• **INPUT**:
BEGIN

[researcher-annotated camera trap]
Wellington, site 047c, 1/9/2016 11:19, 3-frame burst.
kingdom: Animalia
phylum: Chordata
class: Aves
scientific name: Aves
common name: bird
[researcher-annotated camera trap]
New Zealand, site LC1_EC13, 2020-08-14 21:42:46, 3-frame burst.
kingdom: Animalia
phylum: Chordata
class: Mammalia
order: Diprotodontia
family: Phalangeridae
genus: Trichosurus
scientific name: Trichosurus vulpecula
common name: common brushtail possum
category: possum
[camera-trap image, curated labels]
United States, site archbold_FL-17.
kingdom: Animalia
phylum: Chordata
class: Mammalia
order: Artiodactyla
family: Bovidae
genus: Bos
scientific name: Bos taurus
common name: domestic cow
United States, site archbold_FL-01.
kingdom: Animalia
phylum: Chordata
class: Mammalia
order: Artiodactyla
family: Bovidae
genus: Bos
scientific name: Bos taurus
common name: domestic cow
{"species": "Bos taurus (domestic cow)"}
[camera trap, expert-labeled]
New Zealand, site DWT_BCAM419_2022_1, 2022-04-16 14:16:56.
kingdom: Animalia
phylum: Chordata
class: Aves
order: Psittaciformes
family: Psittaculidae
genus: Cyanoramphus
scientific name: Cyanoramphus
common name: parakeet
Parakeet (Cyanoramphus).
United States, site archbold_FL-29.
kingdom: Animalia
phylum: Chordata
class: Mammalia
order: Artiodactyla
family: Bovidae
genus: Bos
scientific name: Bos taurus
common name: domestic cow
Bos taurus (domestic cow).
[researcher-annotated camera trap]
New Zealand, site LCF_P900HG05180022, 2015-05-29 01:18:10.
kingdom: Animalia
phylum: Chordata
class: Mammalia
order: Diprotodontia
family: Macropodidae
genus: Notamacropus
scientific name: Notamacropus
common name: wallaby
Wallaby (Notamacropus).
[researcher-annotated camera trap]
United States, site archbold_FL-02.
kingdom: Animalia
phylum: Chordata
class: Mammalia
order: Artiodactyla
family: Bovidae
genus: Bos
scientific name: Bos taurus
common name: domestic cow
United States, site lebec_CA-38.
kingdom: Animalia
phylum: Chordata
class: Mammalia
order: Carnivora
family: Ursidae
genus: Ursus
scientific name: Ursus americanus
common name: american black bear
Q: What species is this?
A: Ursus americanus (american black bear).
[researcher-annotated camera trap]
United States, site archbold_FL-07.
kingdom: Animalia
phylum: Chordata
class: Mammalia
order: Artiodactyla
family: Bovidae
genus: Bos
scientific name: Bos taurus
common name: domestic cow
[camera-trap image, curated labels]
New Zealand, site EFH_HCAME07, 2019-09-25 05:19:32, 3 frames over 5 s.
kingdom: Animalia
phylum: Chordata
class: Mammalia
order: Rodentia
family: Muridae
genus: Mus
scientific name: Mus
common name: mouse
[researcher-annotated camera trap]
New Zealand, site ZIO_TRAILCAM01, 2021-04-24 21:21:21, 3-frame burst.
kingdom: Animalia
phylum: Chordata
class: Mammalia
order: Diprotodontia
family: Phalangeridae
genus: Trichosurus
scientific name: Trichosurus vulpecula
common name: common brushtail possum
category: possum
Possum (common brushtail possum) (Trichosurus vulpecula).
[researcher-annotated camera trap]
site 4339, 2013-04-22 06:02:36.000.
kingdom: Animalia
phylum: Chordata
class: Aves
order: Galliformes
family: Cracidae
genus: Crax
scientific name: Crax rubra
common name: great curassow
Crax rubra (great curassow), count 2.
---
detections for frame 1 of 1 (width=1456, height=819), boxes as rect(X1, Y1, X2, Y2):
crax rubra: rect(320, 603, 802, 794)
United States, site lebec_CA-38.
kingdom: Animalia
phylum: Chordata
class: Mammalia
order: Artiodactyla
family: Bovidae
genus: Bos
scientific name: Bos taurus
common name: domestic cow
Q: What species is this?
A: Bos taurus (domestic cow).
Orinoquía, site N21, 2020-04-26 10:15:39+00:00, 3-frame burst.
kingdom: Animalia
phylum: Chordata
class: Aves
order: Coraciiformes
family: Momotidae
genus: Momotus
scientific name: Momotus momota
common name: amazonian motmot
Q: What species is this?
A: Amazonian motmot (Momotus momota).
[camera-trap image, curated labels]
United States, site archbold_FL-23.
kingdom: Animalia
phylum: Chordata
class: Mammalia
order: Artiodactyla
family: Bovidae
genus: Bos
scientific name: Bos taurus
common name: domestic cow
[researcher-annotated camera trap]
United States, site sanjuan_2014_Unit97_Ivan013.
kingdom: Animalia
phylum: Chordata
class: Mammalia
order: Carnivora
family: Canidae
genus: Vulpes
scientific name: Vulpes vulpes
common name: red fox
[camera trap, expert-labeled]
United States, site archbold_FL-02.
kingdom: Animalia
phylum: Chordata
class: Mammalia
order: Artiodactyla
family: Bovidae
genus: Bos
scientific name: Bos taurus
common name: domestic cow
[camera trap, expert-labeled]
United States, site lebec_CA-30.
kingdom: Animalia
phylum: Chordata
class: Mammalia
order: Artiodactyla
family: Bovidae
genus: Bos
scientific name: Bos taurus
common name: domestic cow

END

Would you reproduce the whole listing exactly as it stands?

• **RESPONSE BELOW**:
[researcher-annotated camera trap]
Wellington, site 047c, 1/9/2016 11:19, 3-frame burst.
kingdom: Animalia
phylum: Chordata
class: Aves
scientific name: Aves
common name: bird
[researcher-annotated camera trap]
New Zealand, site LC1_EC13, 2020-08-14 21:42:46, 3-frame burst.
kingdom: Animalia
phylum: Chordata
class: Mammalia
order: Diprotodontia
family: Phalangeridae
genus: Trichosurus
scientific name: Trichosurus vulpecula
common name: common brushtail possum
category: possum
[camera-trap image, curated labels]
United States, site archbold_FL-17.
kingdom: Animalia
phylum: Chordata
class: Mammalia
order: Artiodactyla
family: Bovidae
genus: Bos
scientific name: Bos taurus
common name: domestic cow
United States, site archbold_FL-01.
kingdom: Animalia
phylum: Chordata
class: Mammalia
order: Artiodactyla
family: Bovidae
genus: Bos
scientific name: Bos taurus
common name: domestic cow
{"species": "Bos taurus (domestic cow)"}
[camera trap, expert-labeled]
New Zealand, site DWT_BCAM419_2022_1, 2022-04-16 14:16:56.
kingdom: Animalia
phylum: Chordata
class: Aves
order: Psittaciformes
family: Psittaculidae
genus: Cyanoramphus
scientific name: Cyanoramphus
common name: parakeet
Parakeet (Cyanoramphus).
United States, site archbold_FL-29.
kingdom: Animalia
phylum: Chordata
class: Mammalia
order: Artiodactyla
family: Bovidae
genus: Bos
scientific name: Bos taurus
common name: domestic cow
Bos taurus (domestic cow).
[researcher-annotated camera trap]
New Zealand, site LCF_P900HG05180022, 2015-05-29 01:18:10.
kingdom: Animalia
phylum: Chordata
class: Mammalia
order: Diprotodontia
family: Macropodidae
genus: Notamacropus
scientific name: Notamacropus
common name: wallaby
Wallaby (Notamacropus).
[researcher-annotated camera trap]
United States, site archbold_FL-02.
kingdom: Animalia
phylum: Chordata
class: Mammalia
order: Artiodactyla
family: Bovidae
genus: Bos
scientific name: Bos taurus
common name: domestic cow
United States, site lebec_CA-38.
kingdom: Animalia
phylum: Chordata
class: Mammalia
order: Carnivora
family: Ursidae
genus: Ursus
scientific name: Ursus americanus
common name: american black bear
Q: What species is this?
A: Ursus americanus (american black bear).
[researcher-annotated camera trap]
United States, site archbold_FL-07.
kingdom: Animalia
phylum: Chordata
class: Mammalia
order: Artiodactyla
family: Bovidae
genus: Bos
scientific name: Bos taurus
common name: domestic cow
[camera-trap image, curated labels]
New Zealand, site EFH_HCAME07, 2019-09-25 05:19:32, 3 frames over 5 s.
kingdom: Animalia
phylum: Chordata
class: Mammalia
order: Rodentia
family: Muridae
genus: Mus
scientific name: Mus
common name: mouse
[researcher-annotated camera trap]
New Zealand, site ZIO_TRAILCAM01, 2021-04-24 21:21:21, 3-frame burst.
kingdom: Animalia
phylum: Chordata
class: Mammalia
order: Diprotodontia
family: Phalangeridae
genus: Trichosurus
scientific name: Trichosurus vulpecula
common name: common brushtail possum
category: possum
Possum (common brushtail possum) (Trichosurus vulpecula).
[researcher-annotated camera trap]
site 4339, 2013-04-22 06:02:36.000.
kingdom: Animalia
phylum: Chordata
class: Aves
order: Galliformes
family: Cracidae
genus: Crax
scientific name: Crax rubra
common name: great curassow
Crax rubra (great curassow), count 2.
---
detections for frame 1 of 1 (width=1456, height=819), boxes as rect(X1, Y1, X2, Y2):
crax rubra: rect(320, 603, 802, 794)
United States, site lebec_CA-38.
kingdom: Animalia
phylum: Chordata
class: Mammalia
order: Artiodactyla
family: Bovidae
genus: Bos
scientific name: Bos taurus
common name: domestic cow
Q: What species is this?
A: Bos taurus (domestic cow).
Orinoquía, site N21, 2020-04-26 10:15:39+00:00, 3-frame burst.
kingdom: Animalia
phylum: Chordata
class: Aves
order: Coraciiformes
family: Momotidae
genus: Momotus
scientific name: Momotus momota
common name: amazonian motmot
Q: What species is this?
A: Amazonian motmot (Momotus momota).
[camera-trap image, curated labels]
United States, site archbold_FL-23.
kingdom: Animalia
phylum: Chordata
class: Mammalia
order: Artiodactyla
family: Bovidae
genus: Bos
scientific name: Bos taurus
common name: domestic cow
[researcher-annotated camera trap]
United States, site sanjuan_2014_Unit97_Ivan013.
kingdom: Animalia
phylum: Chordata
class: Mammalia
order: Carnivora
family: Canidae
genus: Vulpes
scientific name: Vulpes vulpes
common name: red fox
[camera trap, expert-labeled]
United States, site archbold_FL-02.
kingdom: Animalia
phylum: Chordata
class: Mammalia
order: Artiodactyla
family: Bovidae
genus: Bos
scientific name: Bos taurus
common name: domestic cow
[camera trap, expert-labeled]
United States, site lebec_CA-30.
kingdom: Animalia
phylum: Chordata
class: Mammalia
order: Artiodactyla
family: Bovidae
genus: Bos
scientific name: Bos taurus
common name: domestic cow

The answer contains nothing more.